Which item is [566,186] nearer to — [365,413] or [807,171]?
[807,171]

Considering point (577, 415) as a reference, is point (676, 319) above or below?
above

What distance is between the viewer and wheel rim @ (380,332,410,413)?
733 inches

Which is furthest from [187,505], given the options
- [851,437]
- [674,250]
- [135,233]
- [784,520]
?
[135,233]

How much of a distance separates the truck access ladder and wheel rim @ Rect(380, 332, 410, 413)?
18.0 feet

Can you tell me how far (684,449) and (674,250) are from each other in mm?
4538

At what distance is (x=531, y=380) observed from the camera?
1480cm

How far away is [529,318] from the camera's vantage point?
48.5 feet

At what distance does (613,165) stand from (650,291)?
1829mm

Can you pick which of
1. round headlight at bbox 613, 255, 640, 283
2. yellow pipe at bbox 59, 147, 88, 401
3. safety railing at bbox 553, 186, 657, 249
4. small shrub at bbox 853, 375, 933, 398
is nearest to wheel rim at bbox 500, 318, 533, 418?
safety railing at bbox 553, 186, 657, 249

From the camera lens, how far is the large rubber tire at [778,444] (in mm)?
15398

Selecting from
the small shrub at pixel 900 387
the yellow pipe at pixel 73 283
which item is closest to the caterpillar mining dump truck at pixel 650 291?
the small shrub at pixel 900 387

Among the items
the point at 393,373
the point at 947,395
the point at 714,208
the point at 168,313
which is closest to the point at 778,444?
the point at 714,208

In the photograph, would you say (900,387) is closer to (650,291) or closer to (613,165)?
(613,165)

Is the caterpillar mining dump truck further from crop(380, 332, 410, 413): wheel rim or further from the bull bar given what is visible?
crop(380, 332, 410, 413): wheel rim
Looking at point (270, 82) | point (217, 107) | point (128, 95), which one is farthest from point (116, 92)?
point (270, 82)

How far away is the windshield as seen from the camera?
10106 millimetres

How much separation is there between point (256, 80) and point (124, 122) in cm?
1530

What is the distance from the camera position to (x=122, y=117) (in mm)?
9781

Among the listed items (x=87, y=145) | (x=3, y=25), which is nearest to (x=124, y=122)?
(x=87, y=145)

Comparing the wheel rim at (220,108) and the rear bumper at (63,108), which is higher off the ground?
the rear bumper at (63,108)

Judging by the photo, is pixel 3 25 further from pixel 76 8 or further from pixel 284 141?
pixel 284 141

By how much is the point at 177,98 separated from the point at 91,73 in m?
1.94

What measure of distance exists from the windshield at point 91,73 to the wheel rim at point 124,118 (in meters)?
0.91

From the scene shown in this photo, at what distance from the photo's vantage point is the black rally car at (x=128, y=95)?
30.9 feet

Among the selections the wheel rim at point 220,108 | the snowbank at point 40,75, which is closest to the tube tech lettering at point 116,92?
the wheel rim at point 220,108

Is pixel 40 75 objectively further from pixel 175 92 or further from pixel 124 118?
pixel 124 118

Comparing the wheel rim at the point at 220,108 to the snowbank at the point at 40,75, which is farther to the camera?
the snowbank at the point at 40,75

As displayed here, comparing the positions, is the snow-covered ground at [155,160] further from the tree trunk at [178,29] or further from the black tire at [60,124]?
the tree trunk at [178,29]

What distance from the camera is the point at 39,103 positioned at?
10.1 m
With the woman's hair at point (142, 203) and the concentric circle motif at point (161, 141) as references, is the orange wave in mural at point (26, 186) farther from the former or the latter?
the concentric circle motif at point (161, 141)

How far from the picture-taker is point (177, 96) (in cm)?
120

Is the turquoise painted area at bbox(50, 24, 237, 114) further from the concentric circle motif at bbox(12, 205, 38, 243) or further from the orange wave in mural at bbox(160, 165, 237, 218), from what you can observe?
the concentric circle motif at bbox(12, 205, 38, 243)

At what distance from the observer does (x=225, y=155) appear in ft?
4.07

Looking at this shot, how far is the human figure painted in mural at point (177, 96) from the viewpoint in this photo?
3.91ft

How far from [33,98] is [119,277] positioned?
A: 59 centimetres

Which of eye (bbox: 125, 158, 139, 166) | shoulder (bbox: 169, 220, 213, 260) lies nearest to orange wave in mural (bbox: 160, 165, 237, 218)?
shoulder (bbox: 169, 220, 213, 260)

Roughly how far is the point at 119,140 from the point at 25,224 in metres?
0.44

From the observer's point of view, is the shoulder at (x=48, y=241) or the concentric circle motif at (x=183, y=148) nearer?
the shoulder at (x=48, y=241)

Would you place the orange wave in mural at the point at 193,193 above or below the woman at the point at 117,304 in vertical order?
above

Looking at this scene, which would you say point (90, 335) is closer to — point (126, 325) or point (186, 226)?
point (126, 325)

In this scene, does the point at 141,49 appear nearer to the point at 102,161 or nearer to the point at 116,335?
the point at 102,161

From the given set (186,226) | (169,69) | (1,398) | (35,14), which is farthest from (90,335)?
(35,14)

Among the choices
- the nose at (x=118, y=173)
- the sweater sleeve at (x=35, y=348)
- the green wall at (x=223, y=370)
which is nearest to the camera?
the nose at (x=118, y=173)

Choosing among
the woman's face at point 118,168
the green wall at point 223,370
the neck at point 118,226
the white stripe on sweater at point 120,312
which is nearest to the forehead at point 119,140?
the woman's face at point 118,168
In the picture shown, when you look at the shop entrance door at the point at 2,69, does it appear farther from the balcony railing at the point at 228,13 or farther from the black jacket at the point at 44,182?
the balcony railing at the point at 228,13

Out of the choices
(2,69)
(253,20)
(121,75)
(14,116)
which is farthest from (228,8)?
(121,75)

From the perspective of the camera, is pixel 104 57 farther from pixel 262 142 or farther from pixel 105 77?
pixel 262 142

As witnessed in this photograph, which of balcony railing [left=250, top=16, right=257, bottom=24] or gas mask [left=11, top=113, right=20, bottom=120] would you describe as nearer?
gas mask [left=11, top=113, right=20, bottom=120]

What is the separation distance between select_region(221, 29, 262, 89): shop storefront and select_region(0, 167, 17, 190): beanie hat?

◆ Task goal: Reproduce each entry word for word.

◆ Solution for this problem:
Which item is [566,186] nearer to — [365,413] or [807,171]?
[807,171]

Considering point (577, 415) as a reference, is point (676, 319) above or below?
above

What distance is between the viewer and wheel rim @ (380,332,410,413)?
733 inches

Which is furthest from [187,505], given the options
- [851,437]
- [674,250]
- [135,233]
- [784,520]
?
[135,233]

How much of a distance separates the truck access ladder and wheel rim @ Rect(380, 332, 410, 413)?
18.0 feet

Can you tell me how far (684,449) and (674,250) are from each other in mm?
4538

At what distance is (x=531, y=380) observed from the camera?
1480cm

How far away is [529,318] from the camera's vantage point?
48.5 feet

At what distance does (613,165) stand from (650,291)?
1829mm

Can you pick which of
1. round headlight at bbox 613, 255, 640, 283
2. yellow pipe at bbox 59, 147, 88, 401
3. safety railing at bbox 553, 186, 657, 249
4. small shrub at bbox 853, 375, 933, 398
is nearest to wheel rim at bbox 500, 318, 533, 418?
safety railing at bbox 553, 186, 657, 249

From the camera lens, how far is the large rubber tire at [778,444] (in mm)?
15398

Selecting from
the small shrub at pixel 900 387
the yellow pipe at pixel 73 283
which item is closest to the caterpillar mining dump truck at pixel 650 291?
the small shrub at pixel 900 387

Among the items
the point at 393,373
the point at 947,395
the point at 714,208
the point at 168,313
which is closest to the point at 778,444?
the point at 714,208

In the photograph, would you say (900,387) is closer to (650,291) or closer to (613,165)?
(613,165)

Is the caterpillar mining dump truck further from crop(380, 332, 410, 413): wheel rim or further from the bull bar given what is visible?
crop(380, 332, 410, 413): wheel rim
Looking at point (270, 82) | point (217, 107) | point (128, 95), which one is farthest from point (116, 92)?
point (270, 82)

How far away is the windshield as seen from the camera?
10106 millimetres

How much separation is there between point (256, 80) and point (124, 122) in cm?
1530

What is the distance from the camera position to (x=122, y=117) (in mm)?
9781

Among the listed items (x=87, y=145) | (x=3, y=25), which is nearest to (x=124, y=122)?
(x=87, y=145)

Comparing the wheel rim at (220,108) and the rear bumper at (63,108), which is higher off the ground?
the rear bumper at (63,108)

Judging by the photo, is pixel 3 25 further from pixel 76 8 or further from pixel 284 141?
pixel 284 141

By how much is the point at 177,98 separated from the point at 91,73 in m?
1.94

What measure of distance exists from the windshield at point 91,73 to the wheel rim at point 124,118 (in meters)?
0.91

From the scene shown in this photo, at what distance from the photo's vantage point is the black rally car at (x=128, y=95)?
30.9 feet

Among the selections the wheel rim at point 220,108 | the snowbank at point 40,75, which is closest to the tube tech lettering at point 116,92?
the wheel rim at point 220,108

Is pixel 40 75 objectively further from pixel 175 92 or further from pixel 124 118?
pixel 124 118

Comparing the wheel rim at the point at 220,108 to the snowbank at the point at 40,75, which is farther to the camera?
the snowbank at the point at 40,75

As displayed here, comparing the positions, is the snow-covered ground at [155,160] further from the tree trunk at [178,29] or further from the black tire at [60,124]?
the tree trunk at [178,29]

What distance from the camera is the point at 39,103 positioned at?
10.1 m
With the woman's hair at point (142, 203) and the concentric circle motif at point (161, 141) as references, is the orange wave in mural at point (26, 186) farther from the former or the latter?
the concentric circle motif at point (161, 141)

How far from the picture-taker is point (177, 96) (in cm)?
120

Is the turquoise painted area at bbox(50, 24, 237, 114) further from the concentric circle motif at bbox(12, 205, 38, 243) or further from the orange wave in mural at bbox(160, 165, 237, 218), from what you can observe?
the concentric circle motif at bbox(12, 205, 38, 243)

At what distance from the observer does (x=225, y=155) appear in ft?
4.07

Looking at this shot, how far is the human figure painted in mural at point (177, 96) from the viewpoint in this photo?
3.91ft

How far from [33,98] is [119,277] positioned?
A: 59 centimetres

Which of eye (bbox: 125, 158, 139, 166) | shoulder (bbox: 169, 220, 213, 260) lies nearest to orange wave in mural (bbox: 160, 165, 237, 218)?
shoulder (bbox: 169, 220, 213, 260)

Roughly how far is the point at 119,140 from the point at 25,224 in metres?
0.44

From the observer's point of view, is the shoulder at (x=48, y=241) or the concentric circle motif at (x=183, y=148) nearer?
the shoulder at (x=48, y=241)

Would you place the orange wave in mural at the point at 193,193 above or below the woman at the point at 117,304 in vertical order?
above

Looking at this scene, which would you say point (90, 335) is closer to — point (126, 325) or point (186, 226)?
point (126, 325)

In this scene, does the point at 141,49 appear nearer to the point at 102,161 or nearer to the point at 116,335?
the point at 102,161

From the given set (186,226) | (169,69) | (1,398) | (35,14), which is farthest from (90,335)?
(35,14)

Among the choices
- the nose at (x=118, y=173)
- the sweater sleeve at (x=35, y=348)
- the green wall at (x=223, y=370)
which is nearest to the camera?
the nose at (x=118, y=173)

Choosing among
the woman's face at point 118,168
the green wall at point 223,370
the neck at point 118,226
the white stripe on sweater at point 120,312
which is nearest to the forehead at point 119,140?
the woman's face at point 118,168
In the picture shown, when you look at the shop entrance door at the point at 2,69, does it appear farther from the balcony railing at the point at 228,13 or farther from the black jacket at the point at 44,182?
the balcony railing at the point at 228,13

Out of the choices
(2,69)
(253,20)
(121,75)
(14,116)
which is farthest from (228,8)?
(121,75)

From the perspective of the camera, is pixel 104 57 farther from pixel 262 142 or farther from pixel 105 77?
pixel 262 142

As witnessed in this photograph, which of balcony railing [left=250, top=16, right=257, bottom=24] or gas mask [left=11, top=113, right=20, bottom=120] would you describe as nearer?
gas mask [left=11, top=113, right=20, bottom=120]

What is the separation distance between select_region(221, 29, 262, 89): shop storefront and select_region(0, 167, 17, 190): beanie hat?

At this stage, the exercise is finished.